EXTRAIT DU TEXTE —
Avis 20224957 Séance du 22/09/2022
Monsieur X, pour l'Association X, a saisi la Commission d'accès aux documents administratifs, par courrier enregistré à son secrétariat le 16 août 2022, à la suite du refus opposé par le maire d'Audenge à sa demande de copie, par courrier électronique ou par courrier, de la liste détaillée des biens immobiliers de la commune.
La Commission rappelle qu'aux termes de l'article L300-2 du code des relations entre le public et l'administration : « sont considérés comme documents administratifs, au sens des titres Ier, III et IV du présent livre, quels que soient leur date, leur lieu de conservation, leur forme et leur support, les documents produits ou reçus, dans le cadre de leur mission de service public, par l’État, les collectivités territoriales ainsi que par les autres personnes de droit public ou les personnes de droit privé chargées d'une telle mission. Constituent de tels documents notamment les dossiers, rapports, études, comptes rendus, procès-verbaux, statistiques, instructions, circulaires, notes et réponses ministérielles, correspondances, avis, prévisions, codes sources et décisions. ».
La Commission rappelle également que la loi n° 2016-1321 du 7 octobre 2016 pour une République numérique a ajouté un article L300-3 au code des relations entre le public et l'administration aux termes duquel « Les titres Ier, II et IV du présent livre s'appliquent également aux documents relatifs à la gestion du domaine privé de l’État et des collectivités territoriales ». En vertu de ces dispositions, les administrations visées sont désormais tenues de communiquer les documents relatifs à la gestion de leur domaine privé, et la Commission est compétente pour se prononcer sur d'éventuels refus de communication concernant ces documents.

SÉRIE D'EXERCICES —
1. Traduisez en anglais la phrase suivante de l'extrait du texte : « Constituent de tels documents notamment les dossiers, rapports, études, comptes rendus, procès-verbaux, statistiques, instructions, circulaires, notes et réponses ministérielles, correspondances, avis, prévisions, codes sources et décisions. »
2. D'après l'extrait du texte, pourquoi les administrations sont-elles désormais tenues de communiquer les documents relatifs à la gestion de leur domaine privé ? Répondez en une à trois phrases.
3. Énumérez les entités qui, selon l'article L300-2 cité dans l'extrait du texte, produisent ou reçoivent des documents administratifs dans le cadre de leur mission de service public.

EXTRAITS DE DONNÉES —

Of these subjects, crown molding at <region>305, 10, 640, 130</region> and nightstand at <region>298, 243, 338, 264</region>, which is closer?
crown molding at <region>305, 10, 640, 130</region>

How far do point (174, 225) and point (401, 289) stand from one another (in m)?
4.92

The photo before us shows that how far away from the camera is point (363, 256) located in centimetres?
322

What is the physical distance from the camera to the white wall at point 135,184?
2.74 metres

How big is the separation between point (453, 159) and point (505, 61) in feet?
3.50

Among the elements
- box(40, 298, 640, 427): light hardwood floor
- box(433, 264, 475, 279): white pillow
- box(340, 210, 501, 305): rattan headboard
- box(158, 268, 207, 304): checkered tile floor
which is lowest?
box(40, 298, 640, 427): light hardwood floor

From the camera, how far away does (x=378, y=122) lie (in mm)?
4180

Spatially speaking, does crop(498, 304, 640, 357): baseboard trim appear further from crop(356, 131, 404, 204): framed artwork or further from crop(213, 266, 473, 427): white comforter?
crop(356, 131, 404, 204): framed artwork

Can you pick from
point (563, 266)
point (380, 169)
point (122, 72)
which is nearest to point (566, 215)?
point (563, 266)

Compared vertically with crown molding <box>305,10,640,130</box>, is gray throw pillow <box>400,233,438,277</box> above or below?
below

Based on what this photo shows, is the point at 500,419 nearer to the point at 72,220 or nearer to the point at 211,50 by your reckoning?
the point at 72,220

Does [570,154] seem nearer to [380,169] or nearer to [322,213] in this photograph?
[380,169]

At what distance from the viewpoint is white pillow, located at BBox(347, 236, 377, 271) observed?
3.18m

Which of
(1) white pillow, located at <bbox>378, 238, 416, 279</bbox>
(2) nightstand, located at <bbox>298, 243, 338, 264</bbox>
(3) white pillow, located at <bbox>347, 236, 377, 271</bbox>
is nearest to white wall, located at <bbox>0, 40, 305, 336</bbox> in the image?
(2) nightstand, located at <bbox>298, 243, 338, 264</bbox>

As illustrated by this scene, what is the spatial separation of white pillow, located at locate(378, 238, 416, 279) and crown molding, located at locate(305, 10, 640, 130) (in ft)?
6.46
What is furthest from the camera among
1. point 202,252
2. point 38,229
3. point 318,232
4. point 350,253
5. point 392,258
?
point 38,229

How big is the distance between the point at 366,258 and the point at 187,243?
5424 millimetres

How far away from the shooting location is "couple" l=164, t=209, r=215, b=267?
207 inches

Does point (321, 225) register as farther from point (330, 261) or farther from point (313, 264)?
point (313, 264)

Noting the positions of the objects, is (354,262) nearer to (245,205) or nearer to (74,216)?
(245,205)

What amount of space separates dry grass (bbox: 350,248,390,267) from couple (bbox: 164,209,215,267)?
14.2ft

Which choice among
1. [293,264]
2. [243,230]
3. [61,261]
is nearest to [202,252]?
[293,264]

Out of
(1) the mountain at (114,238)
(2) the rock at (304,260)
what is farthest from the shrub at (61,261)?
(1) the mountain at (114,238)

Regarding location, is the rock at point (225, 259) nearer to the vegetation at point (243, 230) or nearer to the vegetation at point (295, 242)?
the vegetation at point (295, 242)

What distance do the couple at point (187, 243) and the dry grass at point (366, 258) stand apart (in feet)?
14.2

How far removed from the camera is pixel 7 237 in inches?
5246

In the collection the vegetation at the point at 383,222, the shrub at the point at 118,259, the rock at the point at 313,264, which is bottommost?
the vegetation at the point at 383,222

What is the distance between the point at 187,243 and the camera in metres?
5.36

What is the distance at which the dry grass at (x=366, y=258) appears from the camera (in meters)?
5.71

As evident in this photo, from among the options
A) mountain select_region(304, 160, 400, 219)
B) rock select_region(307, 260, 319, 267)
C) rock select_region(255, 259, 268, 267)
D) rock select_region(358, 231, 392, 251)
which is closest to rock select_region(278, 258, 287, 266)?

LISTE DES CORRIGÉS —
1. Such documents include, in particular, files, reports, studies, summaries, minutes, statistics, instructions, circulars, ministerial notes and answers, correspondence, opinions, forecasts, source code and decisions.

2. La loi n° 2016-1321 du 7 octobre 2016 pour une République numérique a ajouté l'article L300-3 au code des relations entre le public et l'administration. Cet article étend l'application des titres Ier, II et IV de ce livre aux documents relatifs à la gestion du domaine privé de l'État et des collectivités territoriales. Ces dispositions obligent donc les administrations visées à communiquer ces documents.

3.
- l'État
- les collectivités territoriales
- les autres personnes de droit public
- les personnes de droit privé chargées d'une telle mission